4.4.  Gedaagden worden hierin niet gevolgd. De rechtbank wil, desnoods veronderstellenderwijs, wel aannemen dat het op het moment van uitgave van de folder niet normaal was om een werktemperatuur voor drinkwaterinstallaties te hanteren die hoger was dan 70o C. De redenen daarvoor waren, zo begrijpt de rechtbank, dat er bij hogere temperaturen risico’s bestaan op verbranding bij de gebruiker, opwarming van schachten en plafonds en daarmee van de koudwaterleidingen, gevaar van kalkafzetting en milieu-overwegingen. Uit het enkele feit dat het om deze redenen, die buiten de technische specificaties van de Unipipe buizen lagen, niet gebruikelijk was om hogere temperaturen te hanteren dan 70o C, kan echter niet worden afgeleid dat de professionele installateur, dan wel andere gebruikers van de folder, behoorden te begrijpen dat de Unipipe buizen geen hogere temperatuur dan 70o C zouden kunnen weerstaan bij toepassing in een ringleiding van een drinkwaterinstallatie. In de folder worden de specificaties immers zonder enige terughoudendheid vermeld.
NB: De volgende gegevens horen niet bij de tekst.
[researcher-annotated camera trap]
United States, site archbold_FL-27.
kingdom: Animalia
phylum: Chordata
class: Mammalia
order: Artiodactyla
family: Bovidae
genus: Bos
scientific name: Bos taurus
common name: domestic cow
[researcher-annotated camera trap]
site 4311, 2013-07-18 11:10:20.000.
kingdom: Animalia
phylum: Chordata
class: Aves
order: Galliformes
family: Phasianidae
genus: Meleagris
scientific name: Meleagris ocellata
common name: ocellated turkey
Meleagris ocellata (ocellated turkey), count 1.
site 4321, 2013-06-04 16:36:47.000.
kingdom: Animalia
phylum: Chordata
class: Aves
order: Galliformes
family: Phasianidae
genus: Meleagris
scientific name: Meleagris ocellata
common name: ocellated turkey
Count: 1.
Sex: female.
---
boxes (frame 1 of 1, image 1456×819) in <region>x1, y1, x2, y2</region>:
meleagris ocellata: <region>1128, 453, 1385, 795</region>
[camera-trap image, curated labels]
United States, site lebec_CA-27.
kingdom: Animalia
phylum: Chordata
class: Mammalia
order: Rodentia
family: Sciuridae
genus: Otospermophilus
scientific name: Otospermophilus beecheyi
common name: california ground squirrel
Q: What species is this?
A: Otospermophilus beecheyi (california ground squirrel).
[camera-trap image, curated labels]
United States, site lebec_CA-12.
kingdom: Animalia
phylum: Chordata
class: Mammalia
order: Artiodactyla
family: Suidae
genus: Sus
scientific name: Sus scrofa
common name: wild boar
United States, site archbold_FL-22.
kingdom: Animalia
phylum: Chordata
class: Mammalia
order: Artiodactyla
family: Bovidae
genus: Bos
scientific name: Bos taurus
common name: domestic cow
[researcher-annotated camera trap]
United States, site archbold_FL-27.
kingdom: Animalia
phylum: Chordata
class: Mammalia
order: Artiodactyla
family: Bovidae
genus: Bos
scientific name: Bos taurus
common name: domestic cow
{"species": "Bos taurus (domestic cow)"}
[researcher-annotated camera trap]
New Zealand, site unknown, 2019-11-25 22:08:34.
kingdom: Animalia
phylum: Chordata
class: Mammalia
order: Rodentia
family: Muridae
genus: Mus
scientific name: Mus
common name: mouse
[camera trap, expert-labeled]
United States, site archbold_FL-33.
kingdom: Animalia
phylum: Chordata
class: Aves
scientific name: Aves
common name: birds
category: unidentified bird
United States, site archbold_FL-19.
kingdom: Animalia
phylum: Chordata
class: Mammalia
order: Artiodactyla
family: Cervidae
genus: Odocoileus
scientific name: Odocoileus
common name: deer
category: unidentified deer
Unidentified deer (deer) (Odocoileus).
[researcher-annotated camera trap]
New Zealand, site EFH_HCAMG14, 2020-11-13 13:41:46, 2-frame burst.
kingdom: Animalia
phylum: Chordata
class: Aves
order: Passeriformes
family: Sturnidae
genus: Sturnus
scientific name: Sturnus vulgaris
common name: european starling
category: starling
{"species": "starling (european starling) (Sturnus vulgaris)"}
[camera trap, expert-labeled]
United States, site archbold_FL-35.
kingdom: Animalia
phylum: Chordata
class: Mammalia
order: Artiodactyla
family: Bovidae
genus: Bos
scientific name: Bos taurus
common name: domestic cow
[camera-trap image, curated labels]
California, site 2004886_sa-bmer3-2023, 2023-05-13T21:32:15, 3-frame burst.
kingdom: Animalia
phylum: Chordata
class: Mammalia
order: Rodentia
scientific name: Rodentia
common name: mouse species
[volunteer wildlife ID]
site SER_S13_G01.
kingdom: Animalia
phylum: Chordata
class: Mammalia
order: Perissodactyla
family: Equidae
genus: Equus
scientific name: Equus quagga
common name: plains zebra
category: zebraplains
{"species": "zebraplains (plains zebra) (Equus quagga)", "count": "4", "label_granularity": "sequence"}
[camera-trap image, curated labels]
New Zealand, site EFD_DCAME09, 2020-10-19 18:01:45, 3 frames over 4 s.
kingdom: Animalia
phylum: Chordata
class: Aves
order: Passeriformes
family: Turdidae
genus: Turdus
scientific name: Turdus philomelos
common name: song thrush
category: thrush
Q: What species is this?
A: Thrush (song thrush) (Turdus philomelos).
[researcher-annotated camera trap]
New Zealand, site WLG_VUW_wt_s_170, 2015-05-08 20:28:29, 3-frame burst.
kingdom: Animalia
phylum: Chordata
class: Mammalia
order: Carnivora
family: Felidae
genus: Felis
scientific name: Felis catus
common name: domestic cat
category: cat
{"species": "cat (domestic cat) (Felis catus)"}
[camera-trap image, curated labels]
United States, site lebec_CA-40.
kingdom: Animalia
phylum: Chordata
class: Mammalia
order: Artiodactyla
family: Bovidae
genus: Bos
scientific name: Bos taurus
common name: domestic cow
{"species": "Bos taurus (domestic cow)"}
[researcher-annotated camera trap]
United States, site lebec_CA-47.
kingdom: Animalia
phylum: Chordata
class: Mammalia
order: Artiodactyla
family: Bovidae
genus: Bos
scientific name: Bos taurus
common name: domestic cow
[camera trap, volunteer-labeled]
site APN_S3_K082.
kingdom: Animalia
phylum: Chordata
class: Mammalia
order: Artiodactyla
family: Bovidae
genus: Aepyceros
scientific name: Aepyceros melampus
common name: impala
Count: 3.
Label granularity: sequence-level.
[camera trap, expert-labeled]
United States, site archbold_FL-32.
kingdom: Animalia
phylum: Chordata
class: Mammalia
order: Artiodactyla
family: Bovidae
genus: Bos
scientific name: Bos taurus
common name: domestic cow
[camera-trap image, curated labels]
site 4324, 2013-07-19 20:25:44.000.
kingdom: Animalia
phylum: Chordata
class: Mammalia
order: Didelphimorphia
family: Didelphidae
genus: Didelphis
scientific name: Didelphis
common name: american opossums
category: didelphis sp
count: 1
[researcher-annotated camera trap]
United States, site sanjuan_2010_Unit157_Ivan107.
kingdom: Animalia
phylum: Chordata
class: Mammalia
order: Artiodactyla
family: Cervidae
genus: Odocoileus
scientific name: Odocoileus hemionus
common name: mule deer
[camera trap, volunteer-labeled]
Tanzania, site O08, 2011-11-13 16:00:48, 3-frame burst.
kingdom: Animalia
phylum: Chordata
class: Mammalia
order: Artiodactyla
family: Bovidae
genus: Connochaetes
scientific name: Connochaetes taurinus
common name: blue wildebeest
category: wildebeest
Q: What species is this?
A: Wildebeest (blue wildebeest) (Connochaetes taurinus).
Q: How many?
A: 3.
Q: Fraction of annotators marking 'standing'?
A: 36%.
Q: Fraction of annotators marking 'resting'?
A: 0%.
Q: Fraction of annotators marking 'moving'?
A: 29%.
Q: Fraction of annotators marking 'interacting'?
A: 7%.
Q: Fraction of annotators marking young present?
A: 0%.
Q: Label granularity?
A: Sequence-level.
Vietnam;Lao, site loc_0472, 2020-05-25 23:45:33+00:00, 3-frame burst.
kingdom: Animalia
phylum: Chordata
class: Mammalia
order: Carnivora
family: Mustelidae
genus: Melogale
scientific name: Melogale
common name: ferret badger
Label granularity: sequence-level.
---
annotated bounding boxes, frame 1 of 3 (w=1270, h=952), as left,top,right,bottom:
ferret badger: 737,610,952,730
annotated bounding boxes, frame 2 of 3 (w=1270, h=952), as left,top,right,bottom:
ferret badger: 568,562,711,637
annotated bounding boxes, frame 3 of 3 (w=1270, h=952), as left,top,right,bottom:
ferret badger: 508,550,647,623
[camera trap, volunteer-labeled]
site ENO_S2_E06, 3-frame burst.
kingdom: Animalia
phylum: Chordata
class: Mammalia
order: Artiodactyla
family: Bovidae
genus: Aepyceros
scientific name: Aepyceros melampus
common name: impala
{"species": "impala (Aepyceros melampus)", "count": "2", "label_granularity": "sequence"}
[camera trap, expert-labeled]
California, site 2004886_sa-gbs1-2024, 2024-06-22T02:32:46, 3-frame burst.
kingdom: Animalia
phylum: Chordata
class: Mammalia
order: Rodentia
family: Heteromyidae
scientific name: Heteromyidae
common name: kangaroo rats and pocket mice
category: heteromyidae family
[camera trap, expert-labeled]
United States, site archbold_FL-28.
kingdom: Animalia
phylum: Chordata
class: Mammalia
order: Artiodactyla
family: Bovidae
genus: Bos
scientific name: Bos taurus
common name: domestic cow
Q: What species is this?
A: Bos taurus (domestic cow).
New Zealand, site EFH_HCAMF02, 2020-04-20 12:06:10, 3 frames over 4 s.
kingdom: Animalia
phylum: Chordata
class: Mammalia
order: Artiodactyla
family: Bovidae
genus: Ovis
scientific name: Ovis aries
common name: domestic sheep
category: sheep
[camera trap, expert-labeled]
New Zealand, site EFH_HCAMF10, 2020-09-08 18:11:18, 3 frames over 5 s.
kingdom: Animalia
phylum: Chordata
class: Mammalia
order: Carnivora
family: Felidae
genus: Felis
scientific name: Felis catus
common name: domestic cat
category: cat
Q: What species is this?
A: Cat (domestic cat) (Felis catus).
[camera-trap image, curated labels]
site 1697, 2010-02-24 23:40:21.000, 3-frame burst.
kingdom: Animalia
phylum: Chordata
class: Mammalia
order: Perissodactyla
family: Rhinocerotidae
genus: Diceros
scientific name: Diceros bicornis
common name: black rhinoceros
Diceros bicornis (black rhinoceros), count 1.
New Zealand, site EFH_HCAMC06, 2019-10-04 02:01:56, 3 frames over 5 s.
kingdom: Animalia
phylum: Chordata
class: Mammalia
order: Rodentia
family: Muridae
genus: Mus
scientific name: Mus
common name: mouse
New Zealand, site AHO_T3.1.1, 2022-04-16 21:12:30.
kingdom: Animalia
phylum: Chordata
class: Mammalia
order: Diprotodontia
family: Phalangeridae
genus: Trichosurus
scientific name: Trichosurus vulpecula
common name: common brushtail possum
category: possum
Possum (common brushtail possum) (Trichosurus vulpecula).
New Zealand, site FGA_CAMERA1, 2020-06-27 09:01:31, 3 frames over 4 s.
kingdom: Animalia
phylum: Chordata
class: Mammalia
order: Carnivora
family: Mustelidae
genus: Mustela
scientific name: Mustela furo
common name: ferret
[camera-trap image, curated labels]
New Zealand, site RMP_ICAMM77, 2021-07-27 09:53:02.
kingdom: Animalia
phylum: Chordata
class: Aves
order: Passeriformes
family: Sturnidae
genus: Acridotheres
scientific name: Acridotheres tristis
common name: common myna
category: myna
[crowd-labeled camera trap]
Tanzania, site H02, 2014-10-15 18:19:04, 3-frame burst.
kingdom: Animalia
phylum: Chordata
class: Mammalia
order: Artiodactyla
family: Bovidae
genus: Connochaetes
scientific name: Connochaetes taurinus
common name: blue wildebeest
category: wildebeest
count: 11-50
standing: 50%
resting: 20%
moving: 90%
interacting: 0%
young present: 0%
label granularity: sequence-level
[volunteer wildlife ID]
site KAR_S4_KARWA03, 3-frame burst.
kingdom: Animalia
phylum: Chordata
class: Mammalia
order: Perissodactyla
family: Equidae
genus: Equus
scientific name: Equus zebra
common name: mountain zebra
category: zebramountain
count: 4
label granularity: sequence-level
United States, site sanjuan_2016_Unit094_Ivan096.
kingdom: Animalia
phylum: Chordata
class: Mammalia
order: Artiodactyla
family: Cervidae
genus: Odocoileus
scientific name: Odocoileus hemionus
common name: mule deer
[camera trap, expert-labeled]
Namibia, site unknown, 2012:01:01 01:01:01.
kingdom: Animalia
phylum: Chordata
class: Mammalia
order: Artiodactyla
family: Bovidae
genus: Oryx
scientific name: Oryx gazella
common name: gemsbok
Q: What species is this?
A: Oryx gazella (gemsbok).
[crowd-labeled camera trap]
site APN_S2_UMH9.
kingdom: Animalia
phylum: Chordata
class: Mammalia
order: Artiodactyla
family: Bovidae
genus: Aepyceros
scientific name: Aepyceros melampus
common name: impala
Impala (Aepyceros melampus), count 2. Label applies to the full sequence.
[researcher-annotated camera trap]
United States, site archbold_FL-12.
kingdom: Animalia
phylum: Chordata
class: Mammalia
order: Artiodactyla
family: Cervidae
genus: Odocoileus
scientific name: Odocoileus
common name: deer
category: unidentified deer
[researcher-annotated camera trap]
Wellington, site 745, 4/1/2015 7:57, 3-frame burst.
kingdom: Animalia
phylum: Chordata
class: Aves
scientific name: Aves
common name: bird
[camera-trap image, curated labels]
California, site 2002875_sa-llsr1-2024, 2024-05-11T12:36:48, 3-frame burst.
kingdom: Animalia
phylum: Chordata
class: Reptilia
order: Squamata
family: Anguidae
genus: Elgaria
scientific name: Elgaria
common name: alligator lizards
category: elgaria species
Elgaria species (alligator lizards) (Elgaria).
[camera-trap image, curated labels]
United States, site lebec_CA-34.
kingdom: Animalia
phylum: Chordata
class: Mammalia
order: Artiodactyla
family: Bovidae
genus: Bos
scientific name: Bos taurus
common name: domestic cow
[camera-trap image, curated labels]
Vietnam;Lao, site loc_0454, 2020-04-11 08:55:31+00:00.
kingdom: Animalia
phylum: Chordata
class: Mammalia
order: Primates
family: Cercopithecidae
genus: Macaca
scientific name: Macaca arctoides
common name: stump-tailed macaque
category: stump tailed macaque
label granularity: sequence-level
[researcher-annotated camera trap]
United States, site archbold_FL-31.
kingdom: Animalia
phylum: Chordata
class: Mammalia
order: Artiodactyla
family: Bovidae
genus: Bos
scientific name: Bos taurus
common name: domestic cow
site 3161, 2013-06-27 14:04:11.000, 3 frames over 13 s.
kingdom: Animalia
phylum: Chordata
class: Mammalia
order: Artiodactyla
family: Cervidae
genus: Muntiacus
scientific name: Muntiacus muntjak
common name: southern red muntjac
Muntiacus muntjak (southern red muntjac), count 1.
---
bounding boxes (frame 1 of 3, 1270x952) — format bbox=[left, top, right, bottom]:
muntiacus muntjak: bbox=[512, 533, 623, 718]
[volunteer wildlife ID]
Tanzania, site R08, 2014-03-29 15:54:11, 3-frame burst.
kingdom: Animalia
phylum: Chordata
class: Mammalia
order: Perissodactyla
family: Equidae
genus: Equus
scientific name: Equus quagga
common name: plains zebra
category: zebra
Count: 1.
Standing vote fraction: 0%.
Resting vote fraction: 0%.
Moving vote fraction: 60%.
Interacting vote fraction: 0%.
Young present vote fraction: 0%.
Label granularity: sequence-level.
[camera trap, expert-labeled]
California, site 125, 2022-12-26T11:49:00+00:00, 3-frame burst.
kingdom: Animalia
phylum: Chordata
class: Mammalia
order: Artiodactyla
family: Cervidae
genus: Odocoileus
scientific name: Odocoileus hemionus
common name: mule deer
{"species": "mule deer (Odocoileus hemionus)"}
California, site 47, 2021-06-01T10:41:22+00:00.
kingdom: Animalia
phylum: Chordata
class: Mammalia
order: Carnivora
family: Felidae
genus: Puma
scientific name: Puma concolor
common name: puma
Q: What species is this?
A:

Daarbij staat er in die folder, in deels vetgedrukte letters: “Unicor biedt de professionele installateur de nieuwe meerlagenbuis aan: één buis voor alle toepassingen, of het om sanitair, radiatoraansluitingen of vloerverwarming gaat.” Enkele pagina’s verderop: “Eén systeem voor alle toepassingen. Belastbaarheid Max constante werktemperatuur 95o C. Max. kortstondige werktemperatuur 110o C. (…).” Op die pagina is ook een verouderingsdiagram weergegeven, waaruit lijkt te volgen dat de pijpen zeker 50 jaar mee kunnen. Dat wordt enkele pagina’s verder ook bevestigd met de tekst: “Duurzaamheidstesten worden uitgevoerd om de levensduur van de UNIPIPE te garanderen. Deze testen geven de garantie dat er na 50 jaar nog voldoende zekerheid is voor het probleemloos functioneren.” Hiermee wordt zonder meer de indruk gewekt dat de buis, in welke toepassing dan ook, een maximale constante werktemperatuur kan hebben van 95o C, te meer daar ook een maximale kortstondige werktemperatuur wordt vermeld van maar liefst 110o C.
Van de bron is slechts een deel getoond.